● **TASK DIRECTIONS**
Update the records below by replacing "Outline" with "Segment" wherever it occurs, leaving everything else unchanged.

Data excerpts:
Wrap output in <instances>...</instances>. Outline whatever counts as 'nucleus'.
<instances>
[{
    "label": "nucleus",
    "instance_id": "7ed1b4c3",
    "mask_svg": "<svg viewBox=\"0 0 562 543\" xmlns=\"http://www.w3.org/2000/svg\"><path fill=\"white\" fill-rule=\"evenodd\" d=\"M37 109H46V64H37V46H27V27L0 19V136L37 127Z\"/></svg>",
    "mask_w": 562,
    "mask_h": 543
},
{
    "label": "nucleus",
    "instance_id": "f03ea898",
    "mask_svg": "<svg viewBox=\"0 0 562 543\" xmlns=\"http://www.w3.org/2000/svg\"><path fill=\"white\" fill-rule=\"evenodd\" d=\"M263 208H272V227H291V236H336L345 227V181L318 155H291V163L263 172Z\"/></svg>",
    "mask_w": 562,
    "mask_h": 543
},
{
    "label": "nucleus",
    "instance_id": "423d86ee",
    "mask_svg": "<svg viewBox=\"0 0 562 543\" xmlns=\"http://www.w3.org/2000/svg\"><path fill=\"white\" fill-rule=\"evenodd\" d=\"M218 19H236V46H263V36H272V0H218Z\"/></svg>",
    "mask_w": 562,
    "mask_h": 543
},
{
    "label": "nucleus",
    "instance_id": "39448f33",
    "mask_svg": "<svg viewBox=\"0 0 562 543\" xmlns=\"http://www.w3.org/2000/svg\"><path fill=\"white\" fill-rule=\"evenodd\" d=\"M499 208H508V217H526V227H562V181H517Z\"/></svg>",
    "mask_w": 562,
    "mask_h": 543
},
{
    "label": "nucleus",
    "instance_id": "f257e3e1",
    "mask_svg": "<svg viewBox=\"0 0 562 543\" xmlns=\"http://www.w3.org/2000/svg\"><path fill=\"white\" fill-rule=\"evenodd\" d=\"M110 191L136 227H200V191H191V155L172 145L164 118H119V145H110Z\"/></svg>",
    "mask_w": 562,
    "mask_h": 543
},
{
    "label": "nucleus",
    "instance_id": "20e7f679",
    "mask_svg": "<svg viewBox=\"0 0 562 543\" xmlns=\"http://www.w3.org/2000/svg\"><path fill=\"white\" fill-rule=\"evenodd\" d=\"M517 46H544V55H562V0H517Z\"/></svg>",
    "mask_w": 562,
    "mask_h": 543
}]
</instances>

● **WORKED ANSWER**
Wrap output in <instances>...</instances>. Segment whatever counts as 'nucleus'.
<instances>
[{
    "label": "nucleus",
    "instance_id": "7ed1b4c3",
    "mask_svg": "<svg viewBox=\"0 0 562 543\" xmlns=\"http://www.w3.org/2000/svg\"><path fill=\"white\" fill-rule=\"evenodd\" d=\"M37 109H46V64H37V46H27V27L0 19V136L37 127Z\"/></svg>",
    "mask_w": 562,
    "mask_h": 543
},
{
    "label": "nucleus",
    "instance_id": "f03ea898",
    "mask_svg": "<svg viewBox=\"0 0 562 543\" xmlns=\"http://www.w3.org/2000/svg\"><path fill=\"white\" fill-rule=\"evenodd\" d=\"M263 208H272V227H291V236H336L345 227V181L318 155H291V163L263 172Z\"/></svg>",
    "mask_w": 562,
    "mask_h": 543
},
{
    "label": "nucleus",
    "instance_id": "423d86ee",
    "mask_svg": "<svg viewBox=\"0 0 562 543\" xmlns=\"http://www.w3.org/2000/svg\"><path fill=\"white\" fill-rule=\"evenodd\" d=\"M218 19H236V46H263V36H272V0H218Z\"/></svg>",
    "mask_w": 562,
    "mask_h": 543
},
{
    "label": "nucleus",
    "instance_id": "39448f33",
    "mask_svg": "<svg viewBox=\"0 0 562 543\" xmlns=\"http://www.w3.org/2000/svg\"><path fill=\"white\" fill-rule=\"evenodd\" d=\"M499 208H508V217H526V227H562V181H517Z\"/></svg>",
    "mask_w": 562,
    "mask_h": 543
},
{
    "label": "nucleus",
    "instance_id": "f257e3e1",
    "mask_svg": "<svg viewBox=\"0 0 562 543\" xmlns=\"http://www.w3.org/2000/svg\"><path fill=\"white\" fill-rule=\"evenodd\" d=\"M110 191L136 227H200V191H191V155L172 145L164 118H119V145H110Z\"/></svg>",
    "mask_w": 562,
    "mask_h": 543
},
{
    "label": "nucleus",
    "instance_id": "20e7f679",
    "mask_svg": "<svg viewBox=\"0 0 562 543\" xmlns=\"http://www.w3.org/2000/svg\"><path fill=\"white\" fill-rule=\"evenodd\" d=\"M517 46H544V55H562V0H517Z\"/></svg>",
    "mask_w": 562,
    "mask_h": 543
}]
</instances>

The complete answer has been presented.